[Begin Excerpted passage]

Sunday, December 9, 2012

Call for Submissions: Emanations III

International Authors and the editors of Emanations are happy to announce a Call for Submissions:

Emanations III
Emanations is an anthology series featuring fiction, poetry, essays, manifestos and reviews. The emphasis is on alternative narrative structures, new epistemologies, peculiar settings, esoteric themes, sharp breaks from reality, ecstatic revelations, and vivid and abundant hallucinations.

The editors are interested in recognizable genres—science fiction, fantasy, horror, mystery, local color, romance, realism, surrealism, postmodernism--but the idea is to make something new, and along these lines the illusion of something new can be just as important. If a story or poem makes someone say, "Yes, but what is it?" then it's right for Emanations. Essays should be exuberant, daring, and free of pedantry. Length is a consideration in making publication decisions, but in keeping with the spirit of the project contributors should consider length to be “open.”

Our editorial vision is evolving. Contributors should see themselves as actively shaping the "vision" of Emanations.

[End Excerpted passage]

Written instruction 1.
Answer these questions from the call for submissions:
(a) What kinds of writing does the anthology series feature?
(b) What qualities should essays have?
(c) How should contributors consider length?

[Begin Information given]

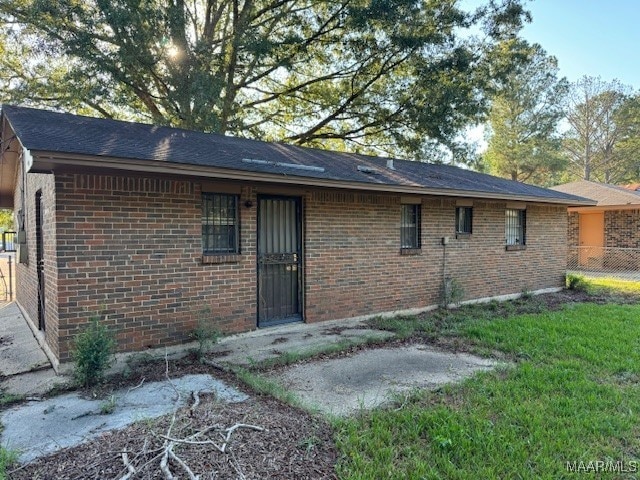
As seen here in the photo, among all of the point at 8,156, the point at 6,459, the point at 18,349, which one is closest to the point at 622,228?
the point at 18,349

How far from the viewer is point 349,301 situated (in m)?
7.34

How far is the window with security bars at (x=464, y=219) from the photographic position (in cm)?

[End Information given]

Written instruction 2.
Render every line of the rows above as a numbered list, dropping blank lines and leaving out the pictures.

Task solution 1.
(a) Fiction, poetry, essays, manifestos and reviews.
(b) They should be exuberant, daring, and free of pedantry.
(c) As "open."

Task solution 2.
1. As seen here in the photo, among all of the point at 8,156, the point at 6,459, the point at 18,349, which one is closest to the point at 622,228?
2. the point at 18,349
3. How far from the viewer is point 349,301 situated (in m)?
4. 7.34
5. How far is the window with security bars at (x=464, y=219) from the photographic position (in cm)?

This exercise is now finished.